## WHAT IS REQUIRED
Please restate the entries below word for word, leaving out any pictures.

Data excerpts
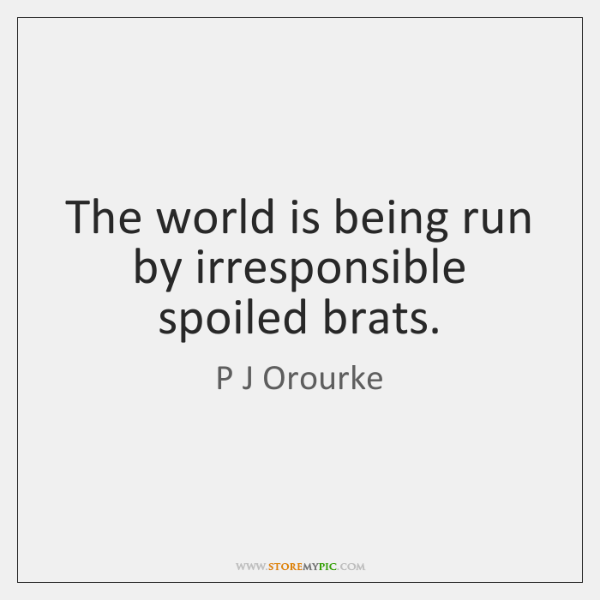 The World Is Being Run By Irresponsible Spoiled Brats Storemypic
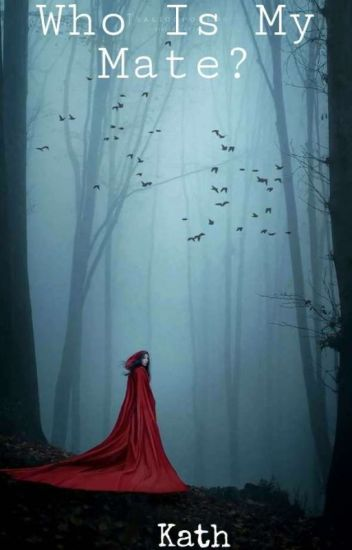 Who Is My Mate?
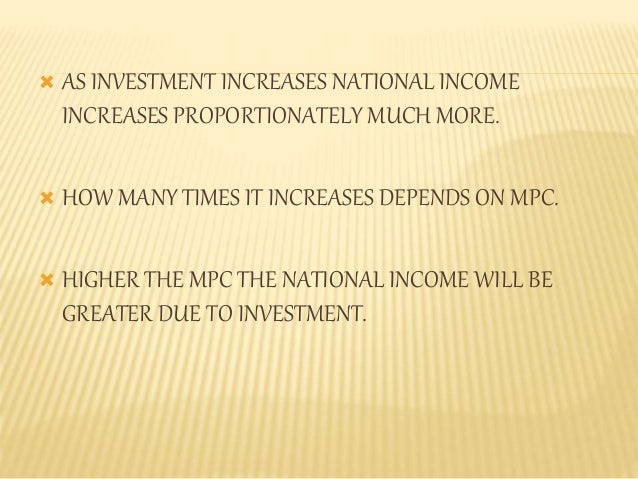  AS INVESTMENT INCREASES NATIONAL INCOME  INCREASES PROPORTIONATELY MUCH MORE.   HOW MANY TIMES IT INCREASES DEPENDS ON ...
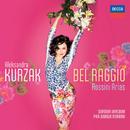 Bel Raggio/Aleksandra Kurzak, Sinfonia Varsovia, Pier Giorgio Morandi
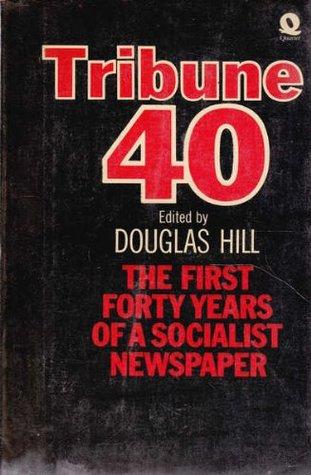 Tribune 40 written by Douglas Hill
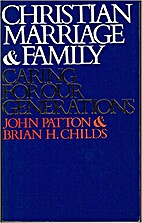 Christian Marriage and Family: Caring for…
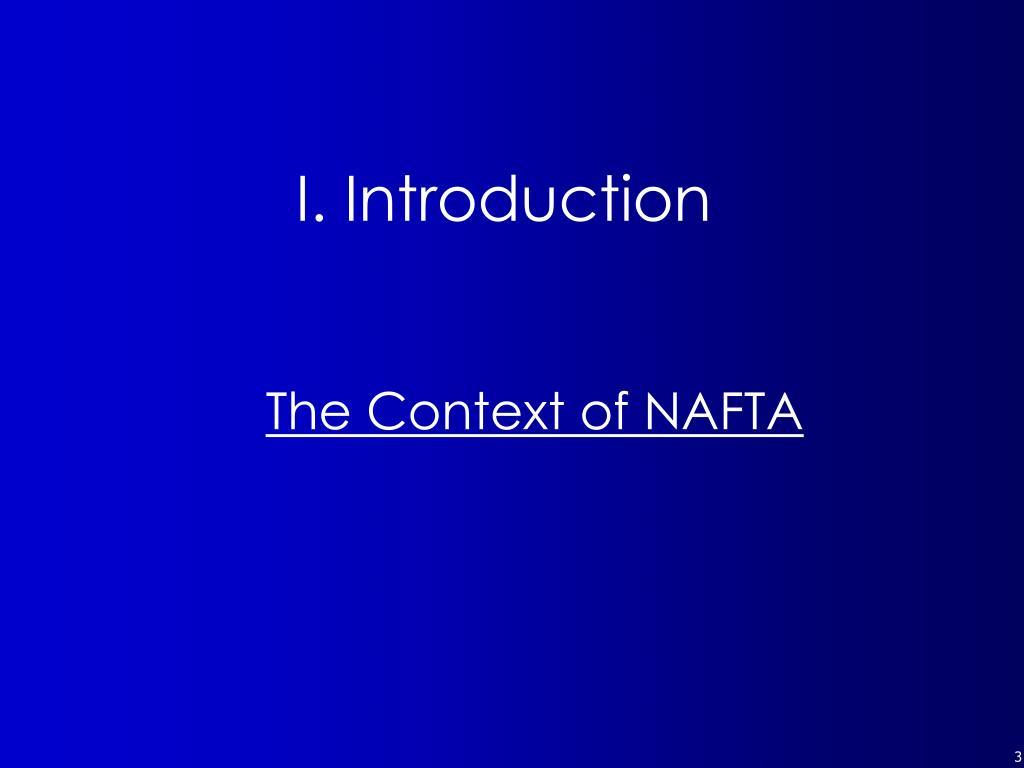 The Context of NAFTA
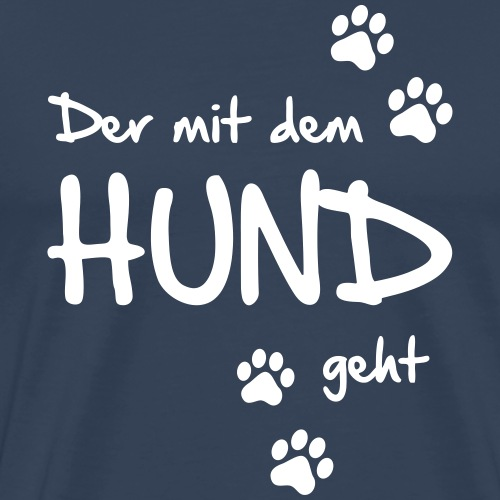 Der mit dem Hund geht - Männer Premium T-Shirt
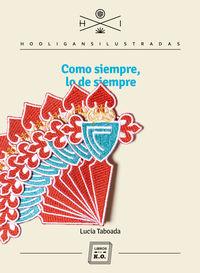 Como Siempre, Lo De Siempre - Lucia Taboada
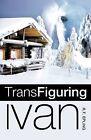 Trans Figuring Ivan by R T Epling (Paperback / softback, 2009)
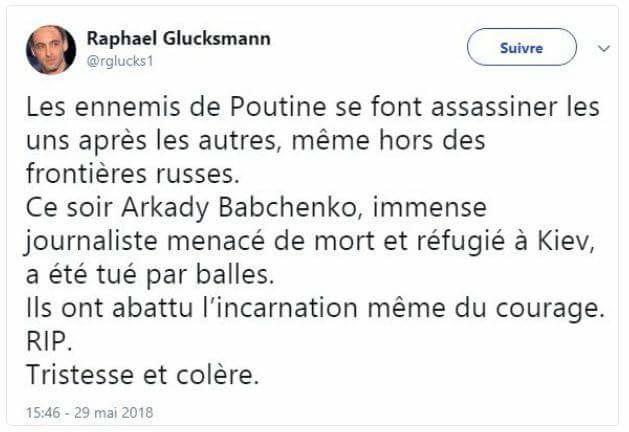 Affaire Babtchenko : BHL, Glucksmann, Duval... ces personnalités rattrapées par la vérité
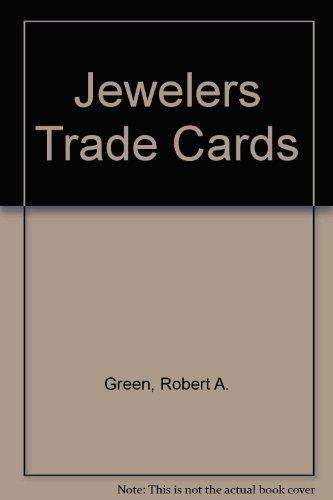 Jewelers Trade Cards (1800- 1900): Green, Robert Alan
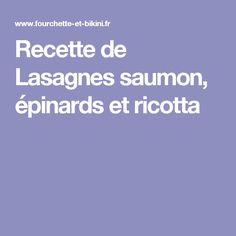 Recette de Lasagnes saumon, épinards et ricotta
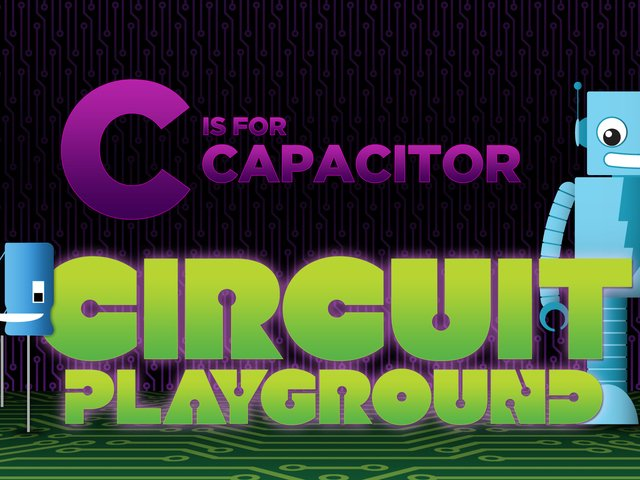 What is a capacitor? | Circuit Playground: C is for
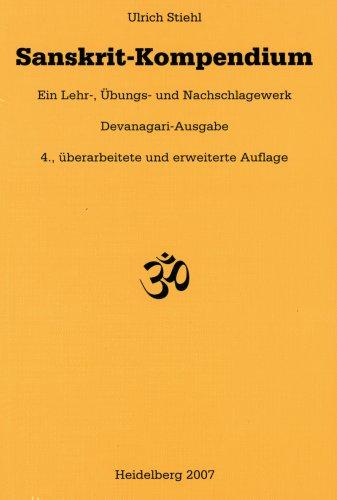 9783870815394: Sanskrit-Kompendium: Ein Lehr-, Übungs- und Nachschlagewerk. Devanagari-Ausgabe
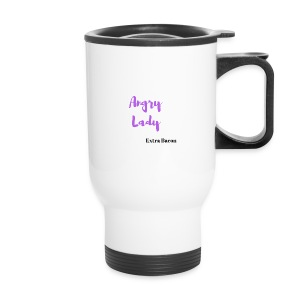angry lady extra bacon (American Housewife quotes) - Travel Mug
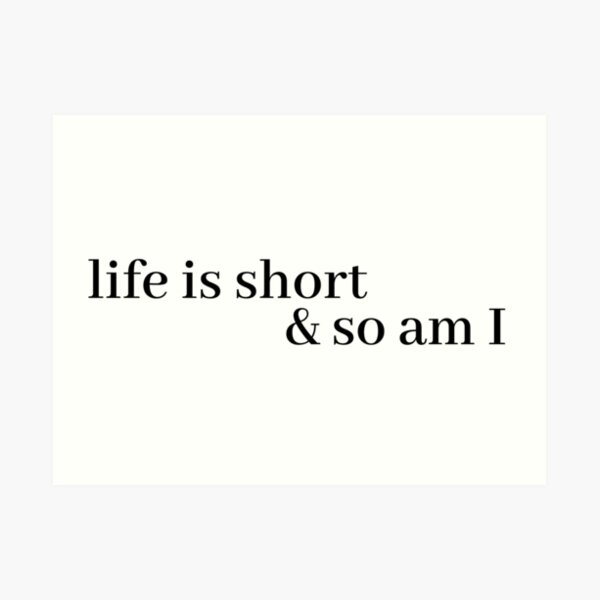life is short and so am i Art Print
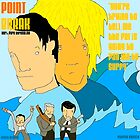 POINT BREAK 100% pure adrenaline by Willi T Dennithorne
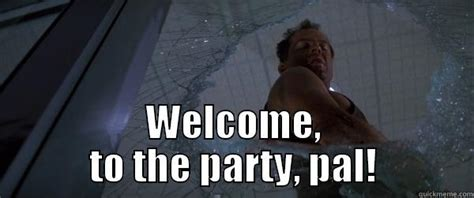Die Hard Meme - die hard party quickmeme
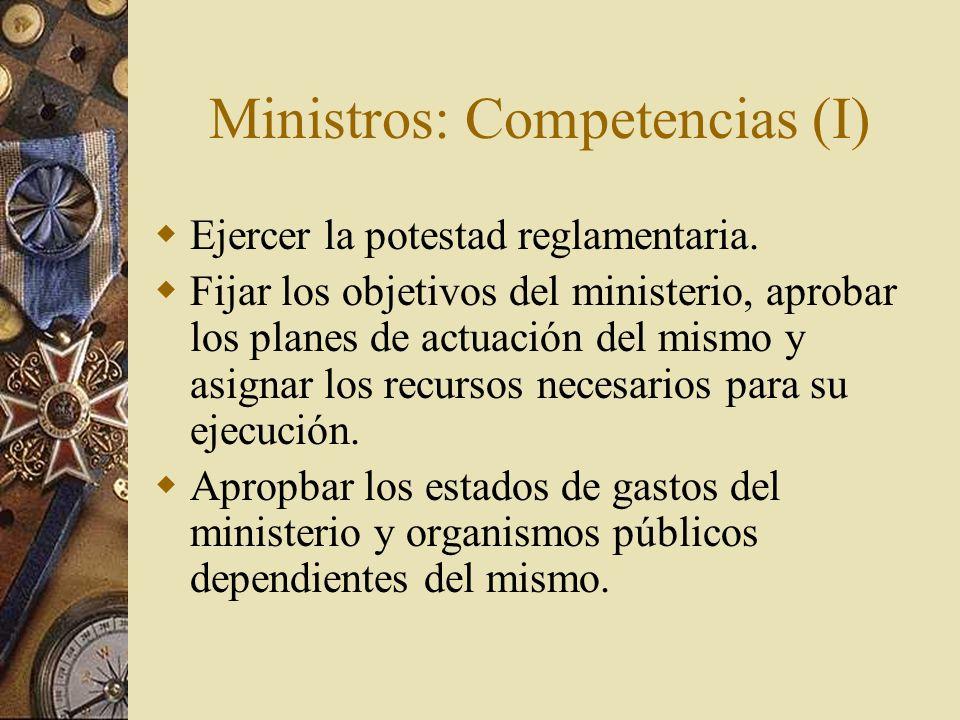 Ministros: Competencias (I)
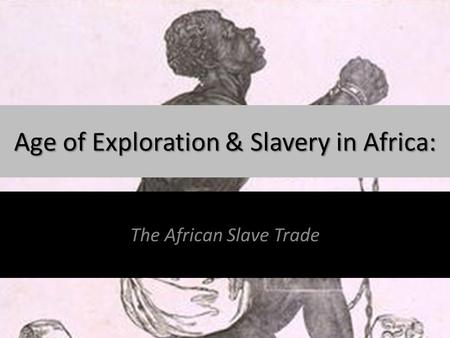 Age of Exploration & Slavery in Africa: The African Slave Trade.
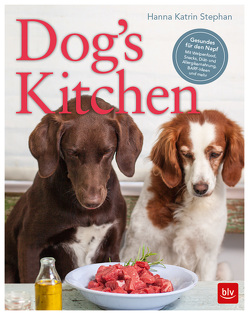Dog's Kitchen von Stephan,  Hanna Katrin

## SOLUTION TO THIS TASK
 The World Is Being Run By Irresponsible Spoiled Brats Storemypic
 Who Is My Mate?
  AS INVESTMENT INCREASES NATIONAL INCOME  INCREASES PROPORTIONATELY MUCH MORE.   HOW MANY TIMES IT INCREASES DEPENDS ON ...
 Bel Raggio/Aleksandra Kurzak, Sinfonia Varsovia, Pier Giorgio Morandi
 Tribune 40 written by Douglas Hill
 Christian Marriage and Family: Caring for…
 The Context of NAFTA
 Der mit dem Hund geht - Männer Premium T-Shirt
 Como Siempre, Lo De Siempre - Lucia Taboada
 Trans Figuring Ivan by R T Epling (Paperback / softback, 2009)
 Affaire Babtchenko : BHL, Glucksmann, Duval... ces personnalités rattrapées par la vérité
 Jewelers Trade Cards (1800- 1900): Green, Robert Alan
 Recette de Lasagnes saumon, épinards et ricotta
 What is a capacitor? | Circuit Playground: C is for
 9783870815394: Sanskrit-Kompendium: Ein Lehr-, Übungs- und Nachschlagewerk. Devanagari-Ausgabe
angry lady extra bacon (American Housewife quotes) - Travel Mug
life is short and so am i Art Print
 POINT BREAK 100% pure adrenaline by Willi T Dennithorne
Die Hard Meme - die hard party quickmeme
 Ministros: Competencias (I)
 Age of Exploration & Slavery in Africa: The African Slave Trade.
Dog's Kitchen von Stephan,  Hanna Katrin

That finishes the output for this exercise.